李承堂却闲闲笑道:“你不必去了,厨房里有人在忙,你坐下来吧。”
不知道为何,刚刚被二哥笑话一番,又见李家表兄笑得意味深长,谢繁华是怎么也坐不下去了,就跟受了惊的兔子一般,一下就跑得没影了。
谢旭华摇头说:“我这个妹妹打小是在乡下长大的,平日里没规矩了些,叫表兄笑话了。”
李承堂这才收回目光,垂眸含笑道:“姑娘家,原就该这般活脱的才有趣,再说了,枣儿年岁还小,我跟小孩子计较什么。”
谢旭华见李承堂唤妹妹小名唤得亲切,难免不多看他几眼:“我记得表兄此次回京,是奉了太后娘娘的命,回京讨媳妇的,如今可看中了谁家的姑娘?凭表兄这般姿容气魄,别说是一般勋贵人家的姑娘,便是公主郡主,表哥怕是也没瞧在眼里吧。”
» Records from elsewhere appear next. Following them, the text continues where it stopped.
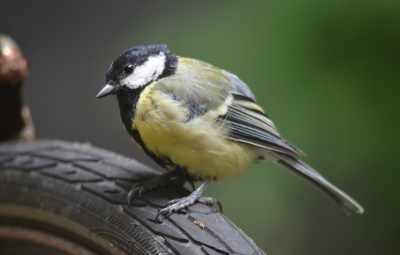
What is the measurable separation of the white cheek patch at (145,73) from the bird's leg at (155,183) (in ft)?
0.83

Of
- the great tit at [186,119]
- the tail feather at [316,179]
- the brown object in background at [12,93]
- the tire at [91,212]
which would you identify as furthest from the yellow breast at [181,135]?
the brown object in background at [12,93]

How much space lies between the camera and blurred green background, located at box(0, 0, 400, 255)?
1622 mm

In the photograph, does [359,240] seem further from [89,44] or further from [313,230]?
[89,44]

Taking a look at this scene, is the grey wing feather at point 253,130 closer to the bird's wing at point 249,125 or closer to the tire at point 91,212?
the bird's wing at point 249,125

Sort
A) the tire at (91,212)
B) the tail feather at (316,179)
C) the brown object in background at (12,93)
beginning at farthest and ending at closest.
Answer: the brown object in background at (12,93) < the tail feather at (316,179) < the tire at (91,212)

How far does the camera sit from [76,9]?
8.19 ft

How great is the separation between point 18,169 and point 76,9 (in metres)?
1.47

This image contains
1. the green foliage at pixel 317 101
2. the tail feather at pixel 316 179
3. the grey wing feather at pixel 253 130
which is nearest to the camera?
the grey wing feather at pixel 253 130

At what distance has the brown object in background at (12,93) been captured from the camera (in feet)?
4.85

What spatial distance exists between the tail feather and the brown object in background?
36.1 inches

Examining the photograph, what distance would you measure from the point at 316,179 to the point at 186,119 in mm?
504

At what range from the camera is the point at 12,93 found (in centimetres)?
154

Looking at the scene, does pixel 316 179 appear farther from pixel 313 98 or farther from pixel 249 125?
pixel 313 98

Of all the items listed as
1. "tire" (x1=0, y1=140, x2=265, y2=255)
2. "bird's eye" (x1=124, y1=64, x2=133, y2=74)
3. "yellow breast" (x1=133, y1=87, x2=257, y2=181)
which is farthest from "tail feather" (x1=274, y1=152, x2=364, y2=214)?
"bird's eye" (x1=124, y1=64, x2=133, y2=74)
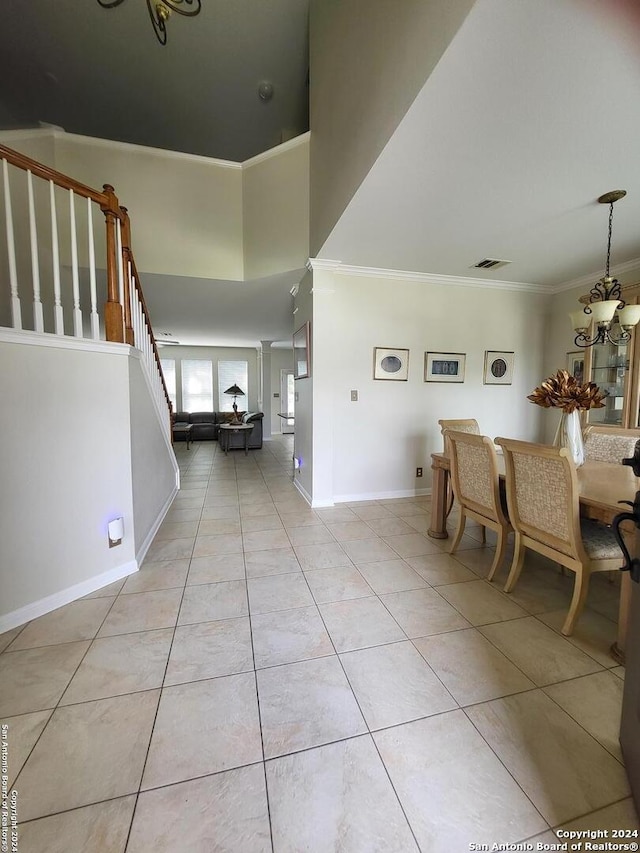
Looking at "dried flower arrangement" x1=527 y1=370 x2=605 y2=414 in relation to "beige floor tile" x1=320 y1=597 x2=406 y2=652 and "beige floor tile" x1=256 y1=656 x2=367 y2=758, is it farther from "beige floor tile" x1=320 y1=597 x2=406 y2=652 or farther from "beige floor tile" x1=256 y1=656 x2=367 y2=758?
"beige floor tile" x1=256 y1=656 x2=367 y2=758

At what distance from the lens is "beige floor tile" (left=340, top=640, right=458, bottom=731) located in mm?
1260

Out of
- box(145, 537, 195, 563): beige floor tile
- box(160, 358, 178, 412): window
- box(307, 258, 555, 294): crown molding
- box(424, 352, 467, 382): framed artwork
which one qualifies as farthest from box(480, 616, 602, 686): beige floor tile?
box(160, 358, 178, 412): window

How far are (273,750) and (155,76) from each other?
658cm

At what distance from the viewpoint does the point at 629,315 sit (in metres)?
Result: 2.09

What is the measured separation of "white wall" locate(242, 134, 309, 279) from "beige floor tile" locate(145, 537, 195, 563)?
279cm

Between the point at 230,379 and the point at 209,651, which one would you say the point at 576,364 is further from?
the point at 230,379

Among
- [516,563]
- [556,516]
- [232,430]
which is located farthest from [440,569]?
[232,430]

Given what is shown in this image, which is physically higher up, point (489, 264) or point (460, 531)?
point (489, 264)

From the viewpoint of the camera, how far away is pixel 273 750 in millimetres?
1125

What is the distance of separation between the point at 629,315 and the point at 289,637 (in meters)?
2.77

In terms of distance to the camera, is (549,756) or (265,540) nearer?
(549,756)

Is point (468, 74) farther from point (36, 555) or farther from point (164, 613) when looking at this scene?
point (36, 555)

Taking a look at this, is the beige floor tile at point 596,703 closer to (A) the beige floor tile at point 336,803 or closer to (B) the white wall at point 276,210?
(A) the beige floor tile at point 336,803

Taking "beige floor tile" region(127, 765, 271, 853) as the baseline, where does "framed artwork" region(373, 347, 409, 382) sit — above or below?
above
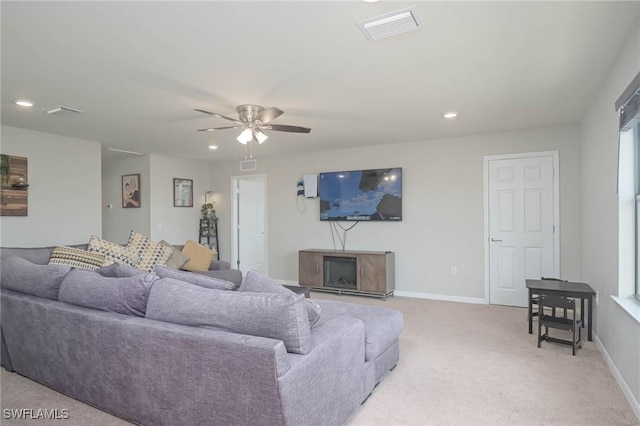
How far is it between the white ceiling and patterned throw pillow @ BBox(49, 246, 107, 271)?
1428mm

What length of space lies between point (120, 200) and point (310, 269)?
376cm

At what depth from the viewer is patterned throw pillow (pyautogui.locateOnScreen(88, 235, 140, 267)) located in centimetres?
380

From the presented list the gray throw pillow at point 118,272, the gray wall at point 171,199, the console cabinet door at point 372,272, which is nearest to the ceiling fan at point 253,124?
the gray throw pillow at point 118,272

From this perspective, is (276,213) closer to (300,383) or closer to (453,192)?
(453,192)

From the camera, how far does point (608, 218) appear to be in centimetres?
293

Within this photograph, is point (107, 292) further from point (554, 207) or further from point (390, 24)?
point (554, 207)

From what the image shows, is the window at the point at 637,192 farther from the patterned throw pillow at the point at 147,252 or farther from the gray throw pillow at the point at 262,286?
the patterned throw pillow at the point at 147,252

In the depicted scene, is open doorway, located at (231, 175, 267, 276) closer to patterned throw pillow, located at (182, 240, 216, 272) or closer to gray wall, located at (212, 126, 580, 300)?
gray wall, located at (212, 126, 580, 300)

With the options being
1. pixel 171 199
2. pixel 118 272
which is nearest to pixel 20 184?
pixel 171 199

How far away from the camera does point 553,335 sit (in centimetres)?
370

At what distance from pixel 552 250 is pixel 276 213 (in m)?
4.30

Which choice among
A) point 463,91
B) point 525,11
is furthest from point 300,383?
point 463,91

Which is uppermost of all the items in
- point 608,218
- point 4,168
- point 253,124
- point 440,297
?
point 253,124

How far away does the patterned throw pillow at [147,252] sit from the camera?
4160 mm
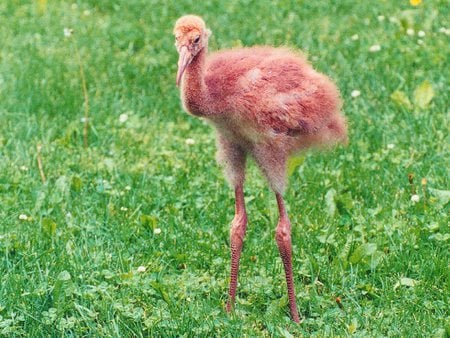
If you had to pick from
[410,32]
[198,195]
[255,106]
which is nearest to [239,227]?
[255,106]

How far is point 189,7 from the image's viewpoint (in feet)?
28.9

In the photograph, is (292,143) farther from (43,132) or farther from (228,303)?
(43,132)

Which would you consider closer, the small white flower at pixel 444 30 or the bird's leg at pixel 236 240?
the bird's leg at pixel 236 240

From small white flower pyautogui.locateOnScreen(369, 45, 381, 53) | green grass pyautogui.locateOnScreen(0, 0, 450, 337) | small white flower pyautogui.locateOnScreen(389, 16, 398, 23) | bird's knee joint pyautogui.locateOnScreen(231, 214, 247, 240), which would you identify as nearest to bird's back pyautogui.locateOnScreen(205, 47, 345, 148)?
bird's knee joint pyautogui.locateOnScreen(231, 214, 247, 240)

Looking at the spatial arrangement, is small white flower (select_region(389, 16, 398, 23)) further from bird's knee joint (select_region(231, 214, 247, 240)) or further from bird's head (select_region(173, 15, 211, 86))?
bird's head (select_region(173, 15, 211, 86))

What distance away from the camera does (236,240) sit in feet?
15.2

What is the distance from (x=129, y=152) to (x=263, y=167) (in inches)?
83.1

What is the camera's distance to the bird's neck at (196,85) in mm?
4191

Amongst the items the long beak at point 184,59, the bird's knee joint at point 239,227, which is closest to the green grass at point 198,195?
the bird's knee joint at point 239,227

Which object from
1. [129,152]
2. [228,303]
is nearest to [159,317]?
[228,303]

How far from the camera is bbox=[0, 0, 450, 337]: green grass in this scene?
457 cm

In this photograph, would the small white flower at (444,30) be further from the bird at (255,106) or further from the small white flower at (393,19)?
the bird at (255,106)

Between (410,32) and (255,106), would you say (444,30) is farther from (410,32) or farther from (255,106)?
(255,106)

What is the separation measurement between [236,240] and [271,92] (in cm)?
81
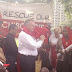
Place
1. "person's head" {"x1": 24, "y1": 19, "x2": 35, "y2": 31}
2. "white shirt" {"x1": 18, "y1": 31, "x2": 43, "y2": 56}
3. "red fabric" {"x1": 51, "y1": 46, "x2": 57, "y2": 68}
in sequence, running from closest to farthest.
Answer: "white shirt" {"x1": 18, "y1": 31, "x2": 43, "y2": 56}
"person's head" {"x1": 24, "y1": 19, "x2": 35, "y2": 31}
"red fabric" {"x1": 51, "y1": 46, "x2": 57, "y2": 68}

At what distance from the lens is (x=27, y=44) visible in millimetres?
3475

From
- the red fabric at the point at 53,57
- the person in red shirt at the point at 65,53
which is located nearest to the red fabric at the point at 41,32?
the red fabric at the point at 53,57

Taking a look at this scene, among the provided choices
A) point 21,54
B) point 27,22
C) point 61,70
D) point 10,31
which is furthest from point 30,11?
point 61,70

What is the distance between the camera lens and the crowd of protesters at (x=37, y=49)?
350 centimetres

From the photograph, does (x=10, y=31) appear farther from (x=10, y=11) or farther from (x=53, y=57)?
(x=53, y=57)

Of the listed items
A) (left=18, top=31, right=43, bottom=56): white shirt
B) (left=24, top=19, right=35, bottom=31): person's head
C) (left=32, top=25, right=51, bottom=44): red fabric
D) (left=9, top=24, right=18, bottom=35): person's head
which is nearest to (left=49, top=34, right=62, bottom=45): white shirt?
(left=32, top=25, right=51, bottom=44): red fabric

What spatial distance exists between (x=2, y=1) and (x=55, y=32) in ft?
4.27

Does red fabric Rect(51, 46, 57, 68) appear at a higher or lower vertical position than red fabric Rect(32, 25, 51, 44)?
lower

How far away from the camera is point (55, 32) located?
383cm

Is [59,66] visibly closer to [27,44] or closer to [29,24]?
[27,44]

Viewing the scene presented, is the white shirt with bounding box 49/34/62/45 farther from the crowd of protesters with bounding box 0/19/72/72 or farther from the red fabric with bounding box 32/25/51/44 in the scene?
the red fabric with bounding box 32/25/51/44

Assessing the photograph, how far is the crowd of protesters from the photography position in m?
3.50

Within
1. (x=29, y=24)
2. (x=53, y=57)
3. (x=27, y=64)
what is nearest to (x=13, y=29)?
(x=29, y=24)

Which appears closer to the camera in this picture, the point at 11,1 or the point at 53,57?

李承堂喝了口茶,望着谢旭华道:“你不必唤我表兄,你我年岁相当,往后直呼名字便可。”又回他的话道,“实不相瞒,我确实是有瞧中的姑娘,不过姑娘家年岁尚小,打算再等些时日,便向太后娘娘禀明。”
谢旭华总觉得他话中有话,问道:“是谁家姑娘?”
李承堂没有明说,只是怕这样的事情说出来对姑娘家的名声不好,便只转移话题道:“还记得之前我剿了城外伏虎山匪徒一事吗?”
谢旭华喟叹:“自然记得,伏虎山匪徒素来是朝廷一块心病,朝廷多次出兵欲剿,却终是无功而返,就是因为那伏虎山山形复杂,是为易守难攻之地。”倒也不笨,顿了会儿方道,“莫非其中有什么蹊跷?”